It’s that time of year again, time for the beloved tradition of the annual family Christmas* letter. These letters are often a chore to write and for many, to read. Last Christmas, my mother-in-law asked me if I was tired because the letter wasn’t as entertaining as usual. You can’t please everyone.
I skipped one year thinking no one would care, but we actually got phone calls and notes requesting one. I know, shocking, right?
This year, I will send our 23rd letter inside a traditional Christmas card along with a family photo.
For more than two decades, I’ve forced my family to pose in front of the tree or under a picturesque pine frosted in snow. It almost always ends in tears, mine or the kids. My husband cries on the inside.
Choosing a card is usually the first step and I’ve developed some unbreakable anal retentive habits. For example, I can’t buy a card with three snowmen on the cover (or three stockings, or two penguins) because there are four people in my family. It’s like I’m killing one of them off.
I’ve tried to order photo cards or pre-printed cards to save time, but when the holidays roll around, I can’t go through with it. My mother’s voice echoes in my head that at least once a year, everyone deserves a personal note or hand-written signature.

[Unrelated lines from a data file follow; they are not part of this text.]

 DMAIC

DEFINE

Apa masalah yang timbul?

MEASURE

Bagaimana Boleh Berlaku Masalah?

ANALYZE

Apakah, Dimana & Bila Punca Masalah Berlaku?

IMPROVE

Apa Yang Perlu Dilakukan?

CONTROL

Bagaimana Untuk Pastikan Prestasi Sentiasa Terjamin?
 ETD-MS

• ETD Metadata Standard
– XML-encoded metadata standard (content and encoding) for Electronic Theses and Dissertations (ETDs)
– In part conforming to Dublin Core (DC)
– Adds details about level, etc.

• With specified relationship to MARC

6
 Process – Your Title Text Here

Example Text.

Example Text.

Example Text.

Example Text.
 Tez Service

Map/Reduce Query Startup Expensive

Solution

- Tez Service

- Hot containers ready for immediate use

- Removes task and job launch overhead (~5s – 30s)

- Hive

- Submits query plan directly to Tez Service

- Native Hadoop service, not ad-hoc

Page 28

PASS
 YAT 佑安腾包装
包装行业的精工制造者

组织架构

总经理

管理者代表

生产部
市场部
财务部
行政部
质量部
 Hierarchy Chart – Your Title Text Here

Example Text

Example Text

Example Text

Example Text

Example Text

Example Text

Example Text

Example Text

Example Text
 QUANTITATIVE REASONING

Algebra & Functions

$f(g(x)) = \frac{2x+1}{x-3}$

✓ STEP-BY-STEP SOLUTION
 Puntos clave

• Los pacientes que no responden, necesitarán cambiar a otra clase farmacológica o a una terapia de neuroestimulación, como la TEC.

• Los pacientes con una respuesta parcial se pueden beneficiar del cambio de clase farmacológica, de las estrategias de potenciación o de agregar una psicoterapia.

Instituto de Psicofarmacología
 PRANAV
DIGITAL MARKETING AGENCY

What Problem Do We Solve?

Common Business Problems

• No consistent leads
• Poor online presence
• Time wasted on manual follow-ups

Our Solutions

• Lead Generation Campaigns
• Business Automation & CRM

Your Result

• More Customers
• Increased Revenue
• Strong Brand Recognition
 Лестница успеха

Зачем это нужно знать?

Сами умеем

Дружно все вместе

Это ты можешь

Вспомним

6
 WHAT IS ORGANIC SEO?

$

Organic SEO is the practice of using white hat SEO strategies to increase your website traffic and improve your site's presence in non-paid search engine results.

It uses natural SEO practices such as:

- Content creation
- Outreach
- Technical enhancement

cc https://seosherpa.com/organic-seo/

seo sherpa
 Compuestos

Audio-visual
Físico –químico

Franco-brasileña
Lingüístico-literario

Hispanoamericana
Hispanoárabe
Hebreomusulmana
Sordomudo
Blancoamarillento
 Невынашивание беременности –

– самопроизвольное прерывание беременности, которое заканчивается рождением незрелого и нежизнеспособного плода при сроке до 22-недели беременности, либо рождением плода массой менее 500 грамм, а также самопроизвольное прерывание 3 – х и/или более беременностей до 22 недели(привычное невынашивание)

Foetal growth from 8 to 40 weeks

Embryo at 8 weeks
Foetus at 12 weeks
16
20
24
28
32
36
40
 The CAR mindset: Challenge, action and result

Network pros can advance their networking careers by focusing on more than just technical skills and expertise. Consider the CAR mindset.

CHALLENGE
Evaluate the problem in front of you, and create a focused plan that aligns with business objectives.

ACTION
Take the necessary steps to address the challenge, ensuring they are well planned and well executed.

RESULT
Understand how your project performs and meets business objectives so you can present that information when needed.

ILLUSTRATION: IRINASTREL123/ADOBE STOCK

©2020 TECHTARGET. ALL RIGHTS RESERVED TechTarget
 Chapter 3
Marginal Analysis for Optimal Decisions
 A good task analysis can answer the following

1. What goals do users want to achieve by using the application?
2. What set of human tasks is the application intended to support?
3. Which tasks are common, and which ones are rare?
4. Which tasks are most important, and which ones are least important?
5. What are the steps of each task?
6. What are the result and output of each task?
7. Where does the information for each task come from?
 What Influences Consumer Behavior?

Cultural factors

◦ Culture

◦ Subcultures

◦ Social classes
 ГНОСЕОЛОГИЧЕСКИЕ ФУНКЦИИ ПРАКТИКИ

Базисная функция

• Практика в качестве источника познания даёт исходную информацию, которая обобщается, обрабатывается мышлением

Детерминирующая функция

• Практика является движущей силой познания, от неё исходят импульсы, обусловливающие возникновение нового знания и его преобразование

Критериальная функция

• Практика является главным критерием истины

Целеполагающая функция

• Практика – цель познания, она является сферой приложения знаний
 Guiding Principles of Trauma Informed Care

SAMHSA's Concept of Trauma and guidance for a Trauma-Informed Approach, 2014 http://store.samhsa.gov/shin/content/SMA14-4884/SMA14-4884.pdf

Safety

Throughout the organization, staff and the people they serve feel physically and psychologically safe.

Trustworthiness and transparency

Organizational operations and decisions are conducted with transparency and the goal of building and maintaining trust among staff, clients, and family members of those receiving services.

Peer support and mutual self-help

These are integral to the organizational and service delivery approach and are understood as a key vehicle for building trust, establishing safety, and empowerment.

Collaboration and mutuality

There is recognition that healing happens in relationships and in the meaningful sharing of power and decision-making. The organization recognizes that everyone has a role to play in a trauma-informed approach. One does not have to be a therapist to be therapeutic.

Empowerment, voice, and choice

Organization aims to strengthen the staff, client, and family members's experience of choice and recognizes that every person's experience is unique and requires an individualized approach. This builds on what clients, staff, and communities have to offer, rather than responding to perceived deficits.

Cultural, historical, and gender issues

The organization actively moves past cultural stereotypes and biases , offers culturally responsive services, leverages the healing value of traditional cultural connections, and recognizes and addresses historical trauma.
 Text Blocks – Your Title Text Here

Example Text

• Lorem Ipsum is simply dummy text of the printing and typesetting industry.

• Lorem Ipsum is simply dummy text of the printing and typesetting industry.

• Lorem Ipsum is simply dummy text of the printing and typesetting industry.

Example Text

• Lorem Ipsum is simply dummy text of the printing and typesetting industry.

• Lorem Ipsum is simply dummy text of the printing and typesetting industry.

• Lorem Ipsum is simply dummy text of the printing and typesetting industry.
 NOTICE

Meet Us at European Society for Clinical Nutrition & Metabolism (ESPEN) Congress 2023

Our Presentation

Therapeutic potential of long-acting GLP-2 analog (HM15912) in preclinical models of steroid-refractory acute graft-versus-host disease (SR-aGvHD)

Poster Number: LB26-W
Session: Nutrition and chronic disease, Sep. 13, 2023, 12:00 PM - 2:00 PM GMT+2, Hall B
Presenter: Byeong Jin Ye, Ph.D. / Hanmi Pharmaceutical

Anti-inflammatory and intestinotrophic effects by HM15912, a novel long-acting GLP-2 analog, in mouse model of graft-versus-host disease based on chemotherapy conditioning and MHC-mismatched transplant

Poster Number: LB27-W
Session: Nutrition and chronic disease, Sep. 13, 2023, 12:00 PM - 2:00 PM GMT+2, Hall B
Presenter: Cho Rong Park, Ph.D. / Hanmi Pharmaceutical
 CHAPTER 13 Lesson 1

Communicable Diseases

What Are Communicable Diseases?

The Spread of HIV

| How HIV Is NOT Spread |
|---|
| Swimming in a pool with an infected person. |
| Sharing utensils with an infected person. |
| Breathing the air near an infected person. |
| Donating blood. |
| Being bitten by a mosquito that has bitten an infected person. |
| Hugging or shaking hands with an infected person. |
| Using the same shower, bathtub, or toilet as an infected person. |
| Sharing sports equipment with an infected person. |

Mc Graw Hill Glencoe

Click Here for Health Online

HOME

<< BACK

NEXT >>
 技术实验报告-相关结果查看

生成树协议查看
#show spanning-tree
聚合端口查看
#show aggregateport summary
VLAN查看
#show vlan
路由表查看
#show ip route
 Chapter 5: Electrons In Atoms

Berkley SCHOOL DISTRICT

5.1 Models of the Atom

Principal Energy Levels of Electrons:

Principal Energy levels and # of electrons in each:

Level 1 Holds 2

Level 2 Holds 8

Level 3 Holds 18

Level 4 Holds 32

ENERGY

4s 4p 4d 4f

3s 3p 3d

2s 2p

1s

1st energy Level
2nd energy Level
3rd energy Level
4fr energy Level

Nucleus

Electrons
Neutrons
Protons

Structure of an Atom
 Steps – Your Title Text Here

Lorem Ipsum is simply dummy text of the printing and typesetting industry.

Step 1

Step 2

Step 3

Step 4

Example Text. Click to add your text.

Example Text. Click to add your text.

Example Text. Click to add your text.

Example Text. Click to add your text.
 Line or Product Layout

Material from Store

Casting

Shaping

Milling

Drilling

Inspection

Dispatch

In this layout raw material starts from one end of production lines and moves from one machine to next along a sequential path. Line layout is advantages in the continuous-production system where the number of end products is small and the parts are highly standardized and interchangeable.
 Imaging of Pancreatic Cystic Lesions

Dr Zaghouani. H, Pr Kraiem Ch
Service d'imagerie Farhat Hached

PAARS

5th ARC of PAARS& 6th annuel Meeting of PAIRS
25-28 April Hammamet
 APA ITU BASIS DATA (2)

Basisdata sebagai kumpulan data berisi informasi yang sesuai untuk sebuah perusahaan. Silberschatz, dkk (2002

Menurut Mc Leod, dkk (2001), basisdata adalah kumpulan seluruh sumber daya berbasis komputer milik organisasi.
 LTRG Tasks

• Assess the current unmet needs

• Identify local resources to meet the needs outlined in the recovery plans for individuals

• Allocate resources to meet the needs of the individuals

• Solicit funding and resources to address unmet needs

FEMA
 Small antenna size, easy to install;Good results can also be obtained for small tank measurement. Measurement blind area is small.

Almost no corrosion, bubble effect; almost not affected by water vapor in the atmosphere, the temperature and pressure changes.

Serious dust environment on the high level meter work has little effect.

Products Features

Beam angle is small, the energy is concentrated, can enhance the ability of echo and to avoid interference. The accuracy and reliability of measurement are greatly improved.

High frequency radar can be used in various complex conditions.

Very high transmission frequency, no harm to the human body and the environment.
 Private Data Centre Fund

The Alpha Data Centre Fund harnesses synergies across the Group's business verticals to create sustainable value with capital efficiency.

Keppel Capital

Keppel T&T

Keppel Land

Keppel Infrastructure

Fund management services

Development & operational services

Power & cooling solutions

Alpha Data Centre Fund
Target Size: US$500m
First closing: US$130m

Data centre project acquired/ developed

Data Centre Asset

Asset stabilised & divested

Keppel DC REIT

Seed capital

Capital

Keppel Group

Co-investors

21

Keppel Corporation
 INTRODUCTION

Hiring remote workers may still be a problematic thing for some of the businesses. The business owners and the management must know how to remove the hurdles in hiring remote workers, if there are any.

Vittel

Below you will find 10 things I’ve tried to avoid doing in my letters. It’s personal preference of course, and along the way, I may have been guilty of one or two of the things on the list . . . but never more than two in one year!
10 Ways to Ensure Your Christmas Letter is Used as Kindling
- Start out with a complaint, you know, something original about the cold weather or how fast the year went by.
- Brag about your kids’ trophies or grades without acknowledging they’re on parole, slated for rehab, or at least halo-free.
- Share the cost, make and model of your new car, or other luxury purchase. Nothing says Peace on Earth like taking inventory of our stuff.
- Detail the exotic vacations you’ve enjoyed while we’ve been stuck at work. You didn’t take us with you. We do not care.
- Write it from the viewpoint of a family pet. Seriously. We dare you.
- Whine about how everyone starts celebrating too early. Because your timeline is universal and everyone should fall in line.
- Rub your busy holiday itinerary in the noses of the lonely and depressed. They need to know someone is more fortunate. You’re providing a service, really.
- Describe all the medical procedures undergone by you and your relatives. Include lots of squishy details about incisions and bodily fluids or anything in the hemorroidal area.
- Include lots of photos, at least 12, and make them tiny, so we need a microscope.
- Make it more than two pages long and single space it. Why wouldn’t we want to know more about your family than we do about our own?
One of the reasons I still do a letter is my husband loves it. He’s not what you’d describe as a touchy-feely guy, but the fact that he let me dress him up in long-johns for a Christmas photo tells you something.
I wanted to include some of the awful photos, the ones where you can tell someone has been crying but they reflect poorly on me. Do you still send cards? What about a letter? What’s the worst card or photo you received?
*Christmas is what my family and I celebrate so that’s what I write about. Feel free to substitute the word “holiday” or whatever holidays you and your loved ones celebrate.